● EXERCISE BRIEF
Return the line containing "Honor Leather FOOTBEDS™ Sandal" and every line beneath it through the end of the entries below, unchanged. Pictures stay out.

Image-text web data
-*-

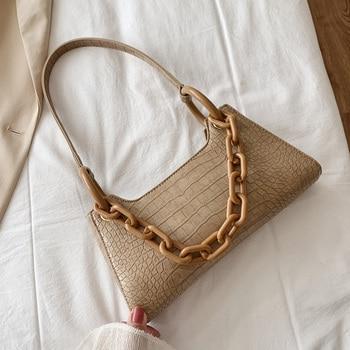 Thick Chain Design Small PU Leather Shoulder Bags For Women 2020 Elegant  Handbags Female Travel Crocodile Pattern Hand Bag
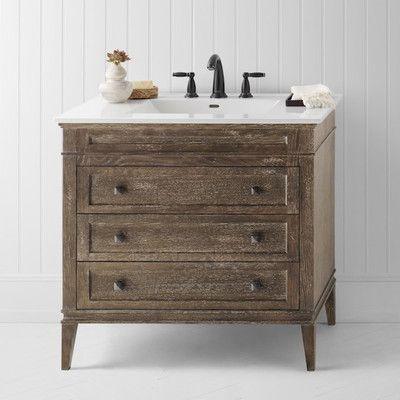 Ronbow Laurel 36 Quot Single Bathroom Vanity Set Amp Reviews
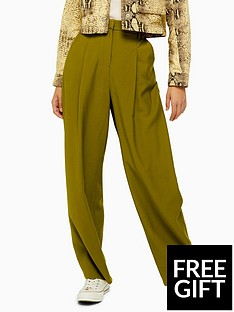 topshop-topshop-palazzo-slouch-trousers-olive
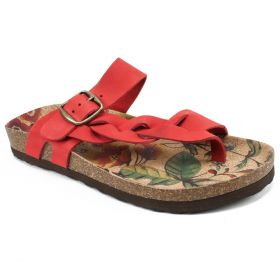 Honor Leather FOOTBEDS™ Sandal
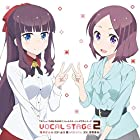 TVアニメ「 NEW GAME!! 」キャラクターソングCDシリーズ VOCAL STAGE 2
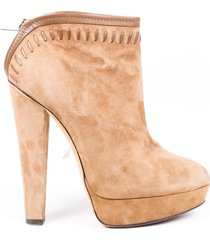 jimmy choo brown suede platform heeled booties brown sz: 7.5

-*-

● RESULT BELOW
 Honor Leather FOOTBEDS™ Sandal
 TVアニメ「 NEW GAME!! 」キャラクターソングCDシリーズ VOCAL STAGE 2
 jimmy choo brown suede platform heeled booties brown sz: 7.5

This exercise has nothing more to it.